Published by , Senior Editor
Hydrocarbon Engineering,

During the spring shutdown of a hydrogen plant in northern Alberta, Canada, Mammoet was contracted to provide crane services for the planned maintenance of the high-priority facility.

The Fort McMurray team provided approximately six cranes, ranging in size from an 18 t carry deck all the way up to a 385 t crawler crane. To perform the large number of hoists required, Mammoet’s team supplied a variety of crane types, including several RT and AT cranes. At the centre of the ‘sea of red booms’ was a LR 1350 crawler crane configured with a luffing jib.

Notable within this shutdown was the presence of no fewer than five female Mammoet employees. One of the crane operators, Marley MacNeil, has been with Mammoet since 2014 and noted that “ten years ago, having five female employees on a shutdown would have been unheard of.”

MacNeil trained and operated the LR 1350 for the duration of the shutdown, an experience that she explained was an opportunity, as she rarely has the chance to work with crawler cranes.

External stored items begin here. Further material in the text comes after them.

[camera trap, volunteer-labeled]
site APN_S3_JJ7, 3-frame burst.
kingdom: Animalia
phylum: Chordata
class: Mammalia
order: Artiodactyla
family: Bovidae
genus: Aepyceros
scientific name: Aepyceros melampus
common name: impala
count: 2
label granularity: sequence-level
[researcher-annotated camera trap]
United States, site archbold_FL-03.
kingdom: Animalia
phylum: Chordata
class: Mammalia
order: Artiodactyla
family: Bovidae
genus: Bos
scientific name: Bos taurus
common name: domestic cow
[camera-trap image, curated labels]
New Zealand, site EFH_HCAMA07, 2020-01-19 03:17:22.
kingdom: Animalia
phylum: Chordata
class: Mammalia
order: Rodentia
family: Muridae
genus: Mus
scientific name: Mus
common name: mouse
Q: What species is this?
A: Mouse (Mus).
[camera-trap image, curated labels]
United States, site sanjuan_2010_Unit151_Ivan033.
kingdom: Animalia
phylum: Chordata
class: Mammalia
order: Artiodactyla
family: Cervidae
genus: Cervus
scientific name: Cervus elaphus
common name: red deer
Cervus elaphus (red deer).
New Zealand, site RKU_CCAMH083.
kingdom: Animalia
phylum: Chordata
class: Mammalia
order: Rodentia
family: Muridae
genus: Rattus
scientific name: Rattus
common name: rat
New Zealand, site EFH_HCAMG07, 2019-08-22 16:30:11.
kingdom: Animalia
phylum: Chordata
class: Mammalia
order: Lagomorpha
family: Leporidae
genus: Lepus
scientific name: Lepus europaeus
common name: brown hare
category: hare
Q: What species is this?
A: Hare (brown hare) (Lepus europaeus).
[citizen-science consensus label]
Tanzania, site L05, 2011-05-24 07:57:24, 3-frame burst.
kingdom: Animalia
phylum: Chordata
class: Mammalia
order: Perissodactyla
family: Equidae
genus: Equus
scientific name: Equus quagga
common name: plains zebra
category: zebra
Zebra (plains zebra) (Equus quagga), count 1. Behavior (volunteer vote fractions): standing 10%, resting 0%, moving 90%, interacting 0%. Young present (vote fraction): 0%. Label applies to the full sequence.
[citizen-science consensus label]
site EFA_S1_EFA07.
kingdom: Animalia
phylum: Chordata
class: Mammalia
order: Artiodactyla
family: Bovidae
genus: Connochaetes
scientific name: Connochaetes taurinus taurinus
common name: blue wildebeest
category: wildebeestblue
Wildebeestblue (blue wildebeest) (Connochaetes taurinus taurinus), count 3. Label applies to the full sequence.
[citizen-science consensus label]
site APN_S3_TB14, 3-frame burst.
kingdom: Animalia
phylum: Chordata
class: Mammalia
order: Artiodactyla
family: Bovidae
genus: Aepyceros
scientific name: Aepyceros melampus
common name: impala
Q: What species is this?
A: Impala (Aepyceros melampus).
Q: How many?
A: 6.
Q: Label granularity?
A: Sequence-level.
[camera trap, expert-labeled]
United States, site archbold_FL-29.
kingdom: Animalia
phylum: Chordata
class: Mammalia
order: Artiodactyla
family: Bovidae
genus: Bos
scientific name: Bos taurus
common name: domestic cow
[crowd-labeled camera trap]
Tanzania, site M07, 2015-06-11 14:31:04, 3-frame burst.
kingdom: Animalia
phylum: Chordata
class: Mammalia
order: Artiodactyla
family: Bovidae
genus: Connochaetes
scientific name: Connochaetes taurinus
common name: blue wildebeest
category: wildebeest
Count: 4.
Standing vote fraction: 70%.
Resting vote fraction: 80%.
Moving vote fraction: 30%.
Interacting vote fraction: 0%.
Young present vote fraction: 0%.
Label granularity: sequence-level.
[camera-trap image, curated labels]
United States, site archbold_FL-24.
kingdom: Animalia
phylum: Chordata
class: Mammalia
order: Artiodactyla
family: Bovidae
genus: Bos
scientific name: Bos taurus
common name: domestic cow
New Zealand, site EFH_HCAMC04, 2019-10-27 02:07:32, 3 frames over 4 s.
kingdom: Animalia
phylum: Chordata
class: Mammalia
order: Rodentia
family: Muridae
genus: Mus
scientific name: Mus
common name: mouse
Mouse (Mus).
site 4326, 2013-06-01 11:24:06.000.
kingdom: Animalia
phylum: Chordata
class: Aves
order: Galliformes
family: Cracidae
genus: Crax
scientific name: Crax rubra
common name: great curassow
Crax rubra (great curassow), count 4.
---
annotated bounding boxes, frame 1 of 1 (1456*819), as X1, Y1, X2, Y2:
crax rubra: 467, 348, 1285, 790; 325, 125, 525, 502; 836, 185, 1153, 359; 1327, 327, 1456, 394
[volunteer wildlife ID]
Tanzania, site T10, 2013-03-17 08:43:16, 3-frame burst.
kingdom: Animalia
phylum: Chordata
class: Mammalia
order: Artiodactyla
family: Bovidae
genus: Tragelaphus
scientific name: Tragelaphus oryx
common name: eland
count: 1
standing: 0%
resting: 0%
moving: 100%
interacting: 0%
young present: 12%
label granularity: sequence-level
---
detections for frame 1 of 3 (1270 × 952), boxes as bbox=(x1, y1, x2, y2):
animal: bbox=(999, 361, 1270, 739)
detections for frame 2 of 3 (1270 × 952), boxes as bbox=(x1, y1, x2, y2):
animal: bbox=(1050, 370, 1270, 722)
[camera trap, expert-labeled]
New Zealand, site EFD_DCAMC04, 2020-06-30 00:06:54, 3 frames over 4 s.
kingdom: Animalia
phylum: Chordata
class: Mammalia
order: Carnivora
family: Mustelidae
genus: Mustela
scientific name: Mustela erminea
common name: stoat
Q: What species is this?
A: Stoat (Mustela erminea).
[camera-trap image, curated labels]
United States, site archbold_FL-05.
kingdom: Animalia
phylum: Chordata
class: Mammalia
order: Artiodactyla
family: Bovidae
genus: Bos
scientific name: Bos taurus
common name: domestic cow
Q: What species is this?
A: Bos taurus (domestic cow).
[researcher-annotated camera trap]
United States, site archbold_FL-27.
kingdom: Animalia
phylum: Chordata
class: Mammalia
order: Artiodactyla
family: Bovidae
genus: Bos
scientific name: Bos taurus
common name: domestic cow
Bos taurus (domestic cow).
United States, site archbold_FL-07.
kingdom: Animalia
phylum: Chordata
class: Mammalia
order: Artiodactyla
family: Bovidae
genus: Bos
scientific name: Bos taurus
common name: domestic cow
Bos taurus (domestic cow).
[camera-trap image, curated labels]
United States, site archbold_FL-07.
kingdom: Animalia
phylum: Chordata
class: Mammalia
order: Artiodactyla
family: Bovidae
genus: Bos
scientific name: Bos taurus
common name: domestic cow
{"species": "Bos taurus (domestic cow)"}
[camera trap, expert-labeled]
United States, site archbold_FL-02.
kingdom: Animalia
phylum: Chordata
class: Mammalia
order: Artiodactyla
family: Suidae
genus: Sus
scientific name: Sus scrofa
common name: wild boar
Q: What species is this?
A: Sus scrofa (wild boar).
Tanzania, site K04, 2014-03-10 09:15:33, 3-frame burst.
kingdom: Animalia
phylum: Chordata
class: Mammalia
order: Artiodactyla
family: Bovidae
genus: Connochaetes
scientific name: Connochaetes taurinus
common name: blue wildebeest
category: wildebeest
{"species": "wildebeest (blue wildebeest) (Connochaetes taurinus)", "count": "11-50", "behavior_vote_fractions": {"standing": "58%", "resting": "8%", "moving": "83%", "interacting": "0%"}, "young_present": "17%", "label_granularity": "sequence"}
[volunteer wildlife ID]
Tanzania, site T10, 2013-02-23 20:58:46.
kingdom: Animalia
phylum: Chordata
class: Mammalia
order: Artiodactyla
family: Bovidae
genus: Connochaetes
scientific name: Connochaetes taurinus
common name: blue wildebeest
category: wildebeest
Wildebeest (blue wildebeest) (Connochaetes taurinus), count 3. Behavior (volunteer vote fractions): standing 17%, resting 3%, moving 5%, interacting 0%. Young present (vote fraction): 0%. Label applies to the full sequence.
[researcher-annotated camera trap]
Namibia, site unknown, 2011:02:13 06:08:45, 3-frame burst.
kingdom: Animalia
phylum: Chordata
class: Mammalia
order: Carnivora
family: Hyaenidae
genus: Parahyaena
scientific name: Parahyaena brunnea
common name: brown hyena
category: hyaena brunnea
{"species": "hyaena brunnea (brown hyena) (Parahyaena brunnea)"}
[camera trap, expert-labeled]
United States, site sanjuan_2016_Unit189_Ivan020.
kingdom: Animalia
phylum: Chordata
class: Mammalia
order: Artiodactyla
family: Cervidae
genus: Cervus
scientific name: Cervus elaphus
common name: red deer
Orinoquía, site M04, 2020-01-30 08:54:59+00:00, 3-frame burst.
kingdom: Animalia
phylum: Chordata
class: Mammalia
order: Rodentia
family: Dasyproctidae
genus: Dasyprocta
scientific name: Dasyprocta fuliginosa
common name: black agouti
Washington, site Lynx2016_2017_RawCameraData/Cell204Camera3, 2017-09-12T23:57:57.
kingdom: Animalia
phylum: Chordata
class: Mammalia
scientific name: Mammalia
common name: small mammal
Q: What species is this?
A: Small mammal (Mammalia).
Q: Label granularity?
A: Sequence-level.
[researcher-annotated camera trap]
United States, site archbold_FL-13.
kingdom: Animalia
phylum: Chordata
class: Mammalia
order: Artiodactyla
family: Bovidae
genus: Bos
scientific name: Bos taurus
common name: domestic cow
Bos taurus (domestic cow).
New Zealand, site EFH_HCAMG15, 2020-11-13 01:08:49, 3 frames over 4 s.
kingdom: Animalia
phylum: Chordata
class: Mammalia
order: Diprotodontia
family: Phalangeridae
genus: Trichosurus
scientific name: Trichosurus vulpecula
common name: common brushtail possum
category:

Recapping her work with the LR 1350 during the shutdown, she described it as “a highlight of my career!”

Known within her team for being an extremely motivated, hard worker, MacNeil is highly interested in the equipment and in further developing her expertise. When asked about her future goals in the industry, MacNeil expressed her desire to continue “learning more about cranes I don’t have much experience on, expanding my knowledge of all of Mammoet’s cranes and fine-tuning my expertise.”